Glenfiddich distillery () is a Speyside single malt Scotch whisky distillery owned by William Grant & Sons in the Scottish burgh of Dufftown in Moray. The name Glenfiddich derives from the Scottish Gaelic Gleann Fhiodhaich meaning "valley of the deer", which is reflected in Glenfiddich's stag logo.

History

The Glenfiddich Distillery was founded in 1886 by William Grant in Dufftown, Scotland, in the glen of the River Fiddich. The Glenfiddich single malt whisky first ran from the stills on Christmas Day, 1887.

In the 1920s, with prohibition in force in the US, Glenfiddich was one of a very small number of distilleries to increase production. This put them in a strong position to meet the sudden rise in demand for fine aged whiskies that came with the repeal of prohibition.

In the 1950s, the Grant family built up an onsite infrastructure that included coppersmiths to maintain the copper stills, and a dedicated cooperage that is now one of the very few remaining in distilleries. In 1956 the Grant's brand launched the now-iconic triangular bottle, designed by Hans Schleger.

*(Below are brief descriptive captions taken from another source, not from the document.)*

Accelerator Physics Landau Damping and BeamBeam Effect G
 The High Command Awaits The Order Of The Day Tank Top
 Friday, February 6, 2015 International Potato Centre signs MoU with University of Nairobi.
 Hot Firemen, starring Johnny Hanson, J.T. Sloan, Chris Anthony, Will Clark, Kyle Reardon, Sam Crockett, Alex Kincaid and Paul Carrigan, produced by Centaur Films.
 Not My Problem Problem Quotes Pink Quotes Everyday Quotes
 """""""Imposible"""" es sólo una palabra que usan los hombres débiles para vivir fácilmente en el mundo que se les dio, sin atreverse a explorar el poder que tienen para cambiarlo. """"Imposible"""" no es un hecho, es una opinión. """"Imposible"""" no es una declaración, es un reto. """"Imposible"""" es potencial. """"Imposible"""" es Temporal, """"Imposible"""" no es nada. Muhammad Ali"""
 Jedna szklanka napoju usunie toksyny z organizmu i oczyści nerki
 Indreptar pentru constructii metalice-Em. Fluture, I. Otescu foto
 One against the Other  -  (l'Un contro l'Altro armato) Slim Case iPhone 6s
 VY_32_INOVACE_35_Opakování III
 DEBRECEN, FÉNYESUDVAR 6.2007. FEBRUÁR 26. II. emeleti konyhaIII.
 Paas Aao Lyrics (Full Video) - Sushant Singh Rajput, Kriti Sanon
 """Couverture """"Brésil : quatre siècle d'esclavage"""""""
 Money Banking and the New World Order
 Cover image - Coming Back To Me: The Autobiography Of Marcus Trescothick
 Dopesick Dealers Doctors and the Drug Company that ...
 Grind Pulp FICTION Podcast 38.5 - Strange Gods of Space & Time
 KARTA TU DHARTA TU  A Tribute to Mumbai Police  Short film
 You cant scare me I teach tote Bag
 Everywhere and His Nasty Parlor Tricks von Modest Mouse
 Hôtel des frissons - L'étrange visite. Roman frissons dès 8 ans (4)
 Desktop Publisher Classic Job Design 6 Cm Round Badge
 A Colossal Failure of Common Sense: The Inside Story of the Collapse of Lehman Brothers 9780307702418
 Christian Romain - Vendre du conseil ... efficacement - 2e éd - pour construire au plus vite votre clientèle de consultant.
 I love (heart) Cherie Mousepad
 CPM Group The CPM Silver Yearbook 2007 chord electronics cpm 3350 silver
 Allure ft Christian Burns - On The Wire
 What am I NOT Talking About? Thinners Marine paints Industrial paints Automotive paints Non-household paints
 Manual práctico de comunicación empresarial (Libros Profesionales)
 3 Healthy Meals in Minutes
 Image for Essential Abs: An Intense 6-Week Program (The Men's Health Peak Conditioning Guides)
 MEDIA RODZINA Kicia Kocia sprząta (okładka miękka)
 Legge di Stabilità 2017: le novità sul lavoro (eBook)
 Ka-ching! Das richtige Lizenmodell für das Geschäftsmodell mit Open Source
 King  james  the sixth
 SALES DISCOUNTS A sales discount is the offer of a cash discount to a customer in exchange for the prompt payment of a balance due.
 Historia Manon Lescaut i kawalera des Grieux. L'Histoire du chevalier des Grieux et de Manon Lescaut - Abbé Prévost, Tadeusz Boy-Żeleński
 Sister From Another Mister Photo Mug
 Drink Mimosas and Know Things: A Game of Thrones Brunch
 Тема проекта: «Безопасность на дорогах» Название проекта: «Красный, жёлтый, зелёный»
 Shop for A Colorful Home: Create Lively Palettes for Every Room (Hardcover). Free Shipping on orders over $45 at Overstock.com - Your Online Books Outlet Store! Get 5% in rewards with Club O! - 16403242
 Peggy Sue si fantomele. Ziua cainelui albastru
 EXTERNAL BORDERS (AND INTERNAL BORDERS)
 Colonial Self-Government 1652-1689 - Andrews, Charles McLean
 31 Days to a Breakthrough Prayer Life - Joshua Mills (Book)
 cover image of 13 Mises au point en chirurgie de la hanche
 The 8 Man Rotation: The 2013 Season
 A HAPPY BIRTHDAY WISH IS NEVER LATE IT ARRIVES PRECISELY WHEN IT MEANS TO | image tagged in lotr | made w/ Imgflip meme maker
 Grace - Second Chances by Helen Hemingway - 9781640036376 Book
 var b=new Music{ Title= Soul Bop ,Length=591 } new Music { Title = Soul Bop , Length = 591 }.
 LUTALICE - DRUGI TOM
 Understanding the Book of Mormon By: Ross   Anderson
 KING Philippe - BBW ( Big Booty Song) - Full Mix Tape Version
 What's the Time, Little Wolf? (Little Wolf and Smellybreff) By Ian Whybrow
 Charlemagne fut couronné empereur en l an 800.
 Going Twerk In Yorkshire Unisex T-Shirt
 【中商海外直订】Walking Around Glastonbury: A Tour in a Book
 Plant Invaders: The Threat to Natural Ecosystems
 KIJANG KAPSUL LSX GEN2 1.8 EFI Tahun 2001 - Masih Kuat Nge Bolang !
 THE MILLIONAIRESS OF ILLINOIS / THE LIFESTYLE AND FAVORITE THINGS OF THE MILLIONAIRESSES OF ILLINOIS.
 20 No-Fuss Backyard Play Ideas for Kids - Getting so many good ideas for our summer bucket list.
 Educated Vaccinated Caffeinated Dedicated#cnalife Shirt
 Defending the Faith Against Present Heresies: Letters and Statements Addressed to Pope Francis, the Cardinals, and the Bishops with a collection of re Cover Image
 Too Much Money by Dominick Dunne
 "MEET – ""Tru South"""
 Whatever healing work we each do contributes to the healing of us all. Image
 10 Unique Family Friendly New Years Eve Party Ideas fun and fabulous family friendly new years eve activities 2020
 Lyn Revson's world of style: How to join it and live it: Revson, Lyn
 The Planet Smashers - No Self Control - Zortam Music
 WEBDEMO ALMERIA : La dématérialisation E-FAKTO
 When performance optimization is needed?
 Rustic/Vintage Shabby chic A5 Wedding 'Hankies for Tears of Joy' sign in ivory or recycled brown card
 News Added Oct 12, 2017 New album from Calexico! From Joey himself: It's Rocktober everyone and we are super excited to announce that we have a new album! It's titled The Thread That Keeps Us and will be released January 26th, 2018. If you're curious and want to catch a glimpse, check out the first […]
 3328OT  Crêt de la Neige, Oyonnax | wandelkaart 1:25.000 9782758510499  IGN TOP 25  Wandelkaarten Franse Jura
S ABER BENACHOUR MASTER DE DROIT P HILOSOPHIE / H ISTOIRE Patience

Following difficult times in the 1960s and '70s, many small, independent distillers were bought up or went out of business. In order to survive, W. Grant & Sons expanded their production of the drink, and introduced advertising campaigns and a visitors' centre. In this period they also took the decision to begin marketing single malt as a premium brand in its own right, effectively creating the modern single malt whisky category with the 1963 introduction of Glenfiddich single malt to the United States and other foreign markets.Later, W. Grant & Sons was one of the first distilleries to package its bottles in tubes and gift tins, as well as recognising the importance of the duty-free market for spirits. This marketing strategy was successful, and Glenfiddich has since become the world's best-selling single malt. It is sold in 180 countries, and accounts for about 35% of single malt sales.

Glenfiddich is currently managed by the fifth generation of William Grant's descendants.

In September 2014, William Grant & Sons agreed to acquire Drambuie for an undisclosed price rumoured to be in the region of £100 million.

Since 2002, Glenfiddich has an Artists in Residence (AiR) programme with a total budget of £130,000 allowing artists to stay and work in the distillery each year. In 2019 there were eight artists in residence and in 2021, there were six artists in residence.

In 2021, the distillery began converting distillery trucks to run on Biogas made from the distillery waste products.

Production and location
The Glenfiddich distillery produce the Glenfiddich whisky in Dufftown, Moray.

Glenfiddich is a single malt Scotch whisky, this means the whisky was distilled at a single distillery using a pot still distillation process and must be made from a mash of malted barley.

Onsite there are 31 distinctively-shaped "swan neck" copper pot stills. These stills are smaller than those now in use at most other major distilleries. All stills are handmade and Glenfiddich employs a team of craftsmen and coppersmiths to maintain them. These stills have a capacity of around 13,000,000 litres of spirit.

The water source for Glenfiddich Whisky is The Robbie Dhu springs nearby to the distillery.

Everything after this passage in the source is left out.